Was liegt dem teilstationären Entzug zugrunde?

Es gibt ein Manual mit Leitlinien, das sogenannte Haarer Protokoll. Dieses wurde von Dr. Helena de Zomer und Prof. Ulrich Zimmermann am kbo-Klinikum in Haar entwickelt. Ich war zuvor in Haar als Psychiater in der Suchtmedizin tätig, bin dann Anfang 2024 nach Agatharied gewechselt und habe den teilstationären Entzug im Mai 2024 gestartet. Im Oktober 2024 kam noch eine Suchtambulanz hinzu. Hier wollen wir mittelfristig ambulanten Entzug anbieten.

 

Aktuell ist ein ambulanter Entzug in Agatharied nicht möglich?

Das Haarer Protokoll ist sogar ursprünglich für den ambulanten Entzug entstanden. Wir wollten das in Agatharied ähnlich umsetzen, dann fiel uns jedoch ein großer Unterschied zu Haar auf: Der Ort liegt im Münchner Umland, ein großes Einzugsgebiet, in dem, prozentual gesehen, auch mehr Menschen leben, die nur leicht oder mittelgradig alkoholkrank sind. Hier im Landkreis Miesbach habe ich die Erfahrung gemacht, dass es deutlich mehr schwerst Alkoholabhängige gibt. Für sie eignet sich der ambulante Entzug nicht und der teilstationäre nur individuell angepasst.

 

Wieso könnte das aber mittelfristig eine Option werden?

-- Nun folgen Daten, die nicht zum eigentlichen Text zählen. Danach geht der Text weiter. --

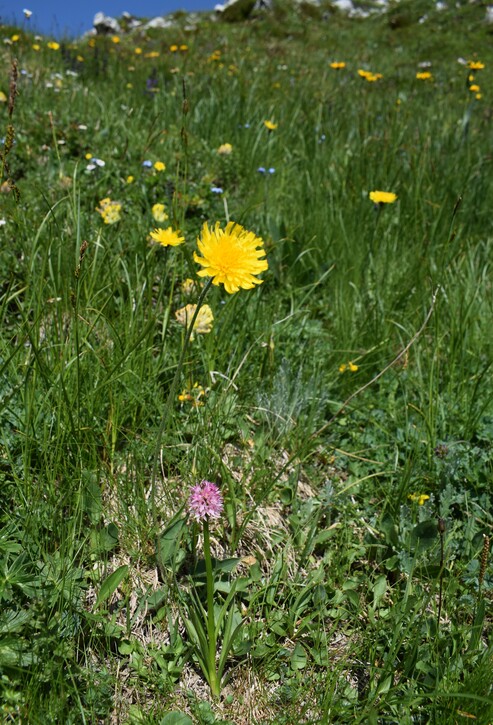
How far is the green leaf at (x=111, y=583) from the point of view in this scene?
4.30 feet

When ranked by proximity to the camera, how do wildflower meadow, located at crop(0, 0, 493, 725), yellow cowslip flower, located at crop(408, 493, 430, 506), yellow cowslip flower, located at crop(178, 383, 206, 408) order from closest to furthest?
1. wildflower meadow, located at crop(0, 0, 493, 725)
2. yellow cowslip flower, located at crop(408, 493, 430, 506)
3. yellow cowslip flower, located at crop(178, 383, 206, 408)

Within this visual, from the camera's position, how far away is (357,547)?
5.31 ft

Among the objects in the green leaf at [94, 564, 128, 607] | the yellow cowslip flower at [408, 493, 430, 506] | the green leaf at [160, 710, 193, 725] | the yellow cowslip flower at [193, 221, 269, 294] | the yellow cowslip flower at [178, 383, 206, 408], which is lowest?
the green leaf at [160, 710, 193, 725]

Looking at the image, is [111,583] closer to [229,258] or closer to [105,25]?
[229,258]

Es gibt hier seit Jahren die Caritas-Suchtambulanz. Deren Angebot ergänzen wir durch eine ärztlich-pflegerisch geleitete Suchtambulanz. Bei uns können die Menschen freitags einfach vorbeischauen, ohne Termin. Das ist sehr niederschwellig. Unsere Hoffnung ist, dass dadurch mit der Zeit Menschen frühzeitiger den Weg zu uns finden, die noch nicht schwer alkoholabhängig sind und sich eine Chronifizierung verhindern lässt. Bereits jetzt ist die Nachfrage sehr hoch und das zeigt uns, wie groß der Bedarf tatsächlich ist. Als Oberarzt kann ich entscheiden, ob jemand für den ambulanten, den teilstationären oder den stationären Entzug in Frage kommt. Und ich kann so auch schneller dafür sorgen, dass ein alkoholkranker Mensch Hilfe bekommt und nicht lange auf die Behandlung warten muss. Kürzlich kam ein Patient mit seinem Bruder in die Ambulanz, er trinkt seit 25 Jahren und ist schwer krank. Montags drauf habe ich ihn stationär aufgenommen. Die Angehörigen haben sich unter Tränen bedankt, dass es so schnell geklappt hat.

 

Rückfälle sind häufig. Kann die Ambulanz daran etwas ändern?

Tatsächlich können wir die Rückfallintervalle verlängern. Wir sind dafür da, dass die Menschen drei Minuten vor dem Rückfall bei uns auftauchen, statt fünf Minuten später. Dieses Verhalten loben wir auch immer, das motiviert die Menschen zusätzlich, sie fühlen sich gestärkt darin, sich ihrer Erkrankung zu stellen. Nichts anderes ist Alkoholismus: eine Erkrankung, wie jede andere auch. Mit unseren Angeboten wollen wir dazu beitragen, dass die Stigmatisierung weniger wird und die Hemmschwelle niedriger, sich Hilfe zu suchen.